WHAT YOU ARE ASKED TO DO:
Write a continuation of the article on Moscow's imported alcohol prices, picking up right after its final sentence.

QUOTED PASSAGE:
================

Rejoice. After three months of new and excruciating excise regulations on imported alcohol, the blockade has been lifted. Good booze has finally begun to trickle back onto your local supermarket shelves. But the news ain't all that good. The booze might be back, but store shelves aren't any better stocked for it. And, as predicted (see Kompromat Korner, eXile #244), prices on imported alcohol have jumped at least by 30% all across the board. A .75 liter bottle of Jack or Johnny Walker Red Label now runs $60, provided that you're lucky enough to find one at your local store.

At the current supermarket rate, one shot of middle-shelf whiskey like Jack costs about 105 rubles, or almost $4. It's pricy for store-bought alcohol, but there is a bright side. It seems that the excise law has brought Russia to a point where going out drinking is no more expensive than holing up at home with a bottle of booze. And that's not bad, is it? The "it's too expensive to go out" excuse no longer applies.

A recent visit to the grunge dungeons of Project OGI revealed that a shot of whiskey costs less than 150 rubles. That's including service and entertainment. Talk about value! And OGI's not alone. By our calculations, most midlevel Moscow bars charge only a dollar or two more, per shot, than what you'd be paying if you bought the booze from a store.

================

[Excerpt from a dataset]
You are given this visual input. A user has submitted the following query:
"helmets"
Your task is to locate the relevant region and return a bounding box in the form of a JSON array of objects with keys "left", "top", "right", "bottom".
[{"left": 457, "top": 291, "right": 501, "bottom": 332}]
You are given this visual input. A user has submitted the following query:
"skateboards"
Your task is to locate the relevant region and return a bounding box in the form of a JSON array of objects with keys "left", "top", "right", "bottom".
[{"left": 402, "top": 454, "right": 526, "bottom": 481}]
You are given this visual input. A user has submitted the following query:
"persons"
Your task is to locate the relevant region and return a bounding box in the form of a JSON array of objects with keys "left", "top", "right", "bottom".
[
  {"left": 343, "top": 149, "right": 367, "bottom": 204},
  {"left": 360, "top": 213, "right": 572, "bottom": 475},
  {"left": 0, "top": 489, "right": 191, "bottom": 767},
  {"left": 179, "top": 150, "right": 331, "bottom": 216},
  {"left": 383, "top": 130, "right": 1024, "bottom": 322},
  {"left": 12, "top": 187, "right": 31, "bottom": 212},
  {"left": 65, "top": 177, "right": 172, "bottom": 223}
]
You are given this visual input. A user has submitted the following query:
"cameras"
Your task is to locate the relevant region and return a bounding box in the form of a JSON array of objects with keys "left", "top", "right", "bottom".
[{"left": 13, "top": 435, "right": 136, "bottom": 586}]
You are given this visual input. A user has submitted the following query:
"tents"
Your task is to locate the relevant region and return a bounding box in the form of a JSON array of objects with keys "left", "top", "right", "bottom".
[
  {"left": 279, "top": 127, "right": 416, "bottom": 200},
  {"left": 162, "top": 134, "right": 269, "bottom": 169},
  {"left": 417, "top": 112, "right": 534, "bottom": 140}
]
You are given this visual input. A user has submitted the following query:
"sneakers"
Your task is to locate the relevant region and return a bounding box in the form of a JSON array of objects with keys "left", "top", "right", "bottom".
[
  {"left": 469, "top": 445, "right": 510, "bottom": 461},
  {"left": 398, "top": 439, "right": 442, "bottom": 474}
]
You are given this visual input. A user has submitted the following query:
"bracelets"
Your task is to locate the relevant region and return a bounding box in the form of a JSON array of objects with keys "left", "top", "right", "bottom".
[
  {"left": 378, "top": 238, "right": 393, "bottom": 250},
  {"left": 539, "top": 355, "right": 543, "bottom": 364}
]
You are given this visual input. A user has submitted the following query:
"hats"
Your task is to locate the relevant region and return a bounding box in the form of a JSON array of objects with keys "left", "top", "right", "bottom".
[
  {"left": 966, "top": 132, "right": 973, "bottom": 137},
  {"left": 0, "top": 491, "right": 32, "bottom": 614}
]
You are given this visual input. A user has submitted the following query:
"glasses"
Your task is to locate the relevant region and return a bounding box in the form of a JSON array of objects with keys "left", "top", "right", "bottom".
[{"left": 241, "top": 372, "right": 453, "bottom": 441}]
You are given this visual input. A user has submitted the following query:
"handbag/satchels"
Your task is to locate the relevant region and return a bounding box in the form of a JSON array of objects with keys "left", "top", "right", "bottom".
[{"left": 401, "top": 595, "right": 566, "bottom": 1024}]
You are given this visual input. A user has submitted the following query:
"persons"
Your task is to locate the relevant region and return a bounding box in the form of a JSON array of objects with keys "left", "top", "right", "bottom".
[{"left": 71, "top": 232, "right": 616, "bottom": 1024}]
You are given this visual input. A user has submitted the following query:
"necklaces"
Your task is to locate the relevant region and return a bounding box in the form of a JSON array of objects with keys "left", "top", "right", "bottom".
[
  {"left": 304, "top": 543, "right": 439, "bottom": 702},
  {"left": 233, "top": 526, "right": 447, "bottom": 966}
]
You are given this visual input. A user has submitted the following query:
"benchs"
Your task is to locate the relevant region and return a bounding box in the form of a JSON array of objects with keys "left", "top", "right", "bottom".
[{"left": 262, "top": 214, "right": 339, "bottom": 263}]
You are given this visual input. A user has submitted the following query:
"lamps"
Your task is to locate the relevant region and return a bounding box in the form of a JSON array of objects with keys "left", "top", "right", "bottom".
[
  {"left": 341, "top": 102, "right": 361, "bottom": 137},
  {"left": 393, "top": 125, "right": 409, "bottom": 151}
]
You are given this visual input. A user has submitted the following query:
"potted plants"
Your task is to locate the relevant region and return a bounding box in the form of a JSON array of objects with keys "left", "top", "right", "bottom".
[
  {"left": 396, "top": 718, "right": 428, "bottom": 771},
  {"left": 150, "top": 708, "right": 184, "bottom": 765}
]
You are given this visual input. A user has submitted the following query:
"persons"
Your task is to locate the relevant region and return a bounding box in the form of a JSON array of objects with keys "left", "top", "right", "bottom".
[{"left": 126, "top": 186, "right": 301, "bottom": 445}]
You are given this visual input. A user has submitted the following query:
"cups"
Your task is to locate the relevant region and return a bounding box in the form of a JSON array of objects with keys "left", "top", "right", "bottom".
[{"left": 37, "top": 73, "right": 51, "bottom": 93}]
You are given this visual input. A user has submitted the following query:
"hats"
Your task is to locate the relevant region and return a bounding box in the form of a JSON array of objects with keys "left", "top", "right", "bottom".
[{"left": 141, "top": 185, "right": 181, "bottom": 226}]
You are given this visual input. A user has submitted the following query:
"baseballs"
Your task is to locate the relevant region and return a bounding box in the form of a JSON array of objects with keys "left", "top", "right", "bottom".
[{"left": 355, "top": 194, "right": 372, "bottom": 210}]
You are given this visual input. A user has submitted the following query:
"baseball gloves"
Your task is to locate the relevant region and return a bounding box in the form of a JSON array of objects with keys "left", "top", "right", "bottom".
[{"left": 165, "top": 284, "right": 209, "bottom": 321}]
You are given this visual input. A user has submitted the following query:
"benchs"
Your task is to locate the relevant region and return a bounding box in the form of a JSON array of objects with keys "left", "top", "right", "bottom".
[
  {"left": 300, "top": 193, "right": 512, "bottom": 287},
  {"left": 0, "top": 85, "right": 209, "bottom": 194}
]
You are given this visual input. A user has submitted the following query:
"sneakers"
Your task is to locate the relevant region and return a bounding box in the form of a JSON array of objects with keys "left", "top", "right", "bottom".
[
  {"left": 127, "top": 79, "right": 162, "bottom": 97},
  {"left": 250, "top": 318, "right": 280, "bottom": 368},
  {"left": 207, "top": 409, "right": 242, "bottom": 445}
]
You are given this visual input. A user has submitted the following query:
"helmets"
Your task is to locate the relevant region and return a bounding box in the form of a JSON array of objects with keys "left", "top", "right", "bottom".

================

ANSWER TO THE TASK:
The question is how do bars and restaurants manage to pass on such incredible savings? The obvious answer is that restaurants aren't buying at the new rates at all, but are dipping into old -- and now illegal -- stock that they had to return to wholesalers by July 1. It's an open secret that synagogues all over Moscow have been selling their stocks of Moldovan kosher wine on the DL ever since it was banned in March. If the Jews are doing it, why can't everyone else?

Well, they are, according to what the eXile's entertainment stringer told me in a drunken 1am call two weeks ago.

"Hey! I got a story for you, man. I'm here getting wasted at Garage and I was just talking to the bartender... I asked him how they manage to stock a full selection of alcohol when you can't get it anywhere else in the city... and it turns out that all their booze is purchased illegally. It's awesome, dude!" he slurred.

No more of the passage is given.